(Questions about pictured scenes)
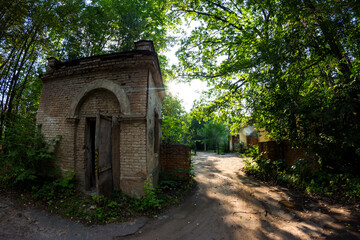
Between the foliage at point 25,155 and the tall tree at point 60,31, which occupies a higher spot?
the tall tree at point 60,31

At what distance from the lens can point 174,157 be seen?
6906 millimetres

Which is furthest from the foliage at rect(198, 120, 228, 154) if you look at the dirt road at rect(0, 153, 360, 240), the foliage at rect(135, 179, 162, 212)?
the foliage at rect(135, 179, 162, 212)

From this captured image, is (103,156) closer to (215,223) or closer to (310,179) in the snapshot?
(215,223)

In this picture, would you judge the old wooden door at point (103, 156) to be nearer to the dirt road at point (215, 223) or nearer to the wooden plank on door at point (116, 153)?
Answer: the wooden plank on door at point (116, 153)

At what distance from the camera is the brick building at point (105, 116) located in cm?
468

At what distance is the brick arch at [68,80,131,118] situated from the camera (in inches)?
192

### TASK TO CARRY OUT
Retype all of the rows above word for word, leaving out the picture.

### EXPECTED OUTPUT
Between the foliage at point 25,155 and the tall tree at point 60,31, which occupies a higher spot?
the tall tree at point 60,31

At what distance from the lens can point 174,157 be seen?
6906 millimetres

Which is furthest from the foliage at rect(198, 120, 228, 154) if you look at the dirt road at rect(0, 153, 360, 240), the foliage at rect(135, 179, 162, 212)?
the foliage at rect(135, 179, 162, 212)

From this captured image, is (103,156) closer to (215,223) or closer to (310,179) in the snapshot?
(215,223)

In this picture, would you judge the old wooden door at point (103, 156) to be nearer to the dirt road at point (215, 223) or nearer to the wooden plank on door at point (116, 153)?
Answer: the wooden plank on door at point (116, 153)

At what distance from the camera is the brick building at point (105, 116) located in cm?
468

At what distance is the brick arch at [68,80,131,118] situated from the camera (in inches)?
192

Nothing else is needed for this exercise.